### Requirements
Please put the lines below into a numbered list, leaving out any blank lines.
***** Material shown
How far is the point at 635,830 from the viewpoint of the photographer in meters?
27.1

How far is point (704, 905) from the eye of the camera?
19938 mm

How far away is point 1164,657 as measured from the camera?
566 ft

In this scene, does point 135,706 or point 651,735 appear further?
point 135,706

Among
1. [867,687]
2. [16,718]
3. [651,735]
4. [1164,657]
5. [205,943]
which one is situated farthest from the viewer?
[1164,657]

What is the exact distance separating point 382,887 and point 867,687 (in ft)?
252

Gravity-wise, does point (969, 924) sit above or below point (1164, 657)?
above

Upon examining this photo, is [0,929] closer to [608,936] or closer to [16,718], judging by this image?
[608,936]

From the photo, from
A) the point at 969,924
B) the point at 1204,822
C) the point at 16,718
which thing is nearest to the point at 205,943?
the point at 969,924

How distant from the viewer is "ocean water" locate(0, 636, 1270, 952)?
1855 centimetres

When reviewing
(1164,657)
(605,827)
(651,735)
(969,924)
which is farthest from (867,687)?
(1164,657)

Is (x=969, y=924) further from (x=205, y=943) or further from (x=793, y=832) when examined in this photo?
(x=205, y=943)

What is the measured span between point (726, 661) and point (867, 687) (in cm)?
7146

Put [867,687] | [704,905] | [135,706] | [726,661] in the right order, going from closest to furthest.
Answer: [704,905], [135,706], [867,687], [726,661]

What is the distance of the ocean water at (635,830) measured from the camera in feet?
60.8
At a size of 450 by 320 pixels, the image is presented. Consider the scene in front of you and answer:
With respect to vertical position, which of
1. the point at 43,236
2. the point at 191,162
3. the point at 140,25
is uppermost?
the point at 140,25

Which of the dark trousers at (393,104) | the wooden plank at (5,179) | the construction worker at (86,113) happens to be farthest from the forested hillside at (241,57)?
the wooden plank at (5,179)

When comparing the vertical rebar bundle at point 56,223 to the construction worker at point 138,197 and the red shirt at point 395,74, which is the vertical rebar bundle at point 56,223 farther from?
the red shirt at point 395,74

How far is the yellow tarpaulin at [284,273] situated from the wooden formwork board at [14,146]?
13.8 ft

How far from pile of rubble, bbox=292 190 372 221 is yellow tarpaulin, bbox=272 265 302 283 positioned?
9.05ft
**********
### Right answer
1. How far is the point at 635,830 from the viewpoint of the photographer in meters?
2. 27.1
3. How far is point (704, 905) from the eye of the camera?
4. 19938 mm
5. How far away is point 1164,657 as measured from the camera?
6. 566 ft
7. In this scene, does point 135,706 or point 651,735 appear further?
8. point 135,706
9. Among
10. 1. [867,687]
11. 2. [16,718]
12. 3. [651,735]
13. 4. [1164,657]
14. 5. [205,943]
15. which one is situated farthest from the viewer?
16. [1164,657]
17. What is the exact distance separating point 382,887 and point 867,687 (in ft)?
18. 252
19. Gravity-wise, does point (969, 924) sit above or below point (1164, 657)?
20. above
21. Upon examining this photo, is [0,929] closer to [608,936] or closer to [16,718], judging by this image?
22. [608,936]
23. From the photo, from
24. A) the point at 969,924
25. B) the point at 1204,822
26. C) the point at 16,718
27. which thing is nearest to the point at 205,943?
28. the point at 969,924
29. How distant from the viewer is "ocean water" locate(0, 636, 1270, 952)?
30. 1855 centimetres
31. When reviewing
32. (1164,657)
33. (605,827)
34. (651,735)
35. (969,924)
36. which is farthest from (867,687)?
37. (1164,657)
38. Is (x=969, y=924) further from (x=205, y=943) or further from (x=793, y=832) when examined in this photo?
39. (x=205, y=943)
40. What is the measured span between point (726, 661) and point (867, 687) (in cm)?
41. 7146
42. Put [867,687] | [704,905] | [135,706] | [726,661] in the right order, going from closest to furthest.
43. Answer: [704,905], [135,706], [867,687], [726,661]
44. What is the distance of the ocean water at (635,830) measured from the camera in feet?
45. 60.8
46. At a size of 450 by 320 pixels, the image is presented. Consider the scene in front of you and answer:
47. With respect to vertical position, which of
48. 1. the point at 43,236
49. 2. the point at 191,162
50. 3. the point at 140,25
51. is uppermost?
52. the point at 140,25
53. Which of the dark trousers at (393,104) | the wooden plank at (5,179) | the construction worker at (86,113) happens to be farthest from the forested hillside at (241,57)?
54. the wooden plank at (5,179)
55. When comparing the vertical rebar bundle at point 56,223 to the construction worker at point 138,197 and the red shirt at point 395,74, which is the vertical rebar bundle at point 56,223 farther from?
56. the red shirt at point 395,74
57. How far is the yellow tarpaulin at [284,273] situated from the wooden formwork board at [14,146]?
58. 13.8 ft
59. How far from pile of rubble, bbox=292 190 372 221 is yellow tarpaulin, bbox=272 265 302 283 positioned?
60. 9.05ft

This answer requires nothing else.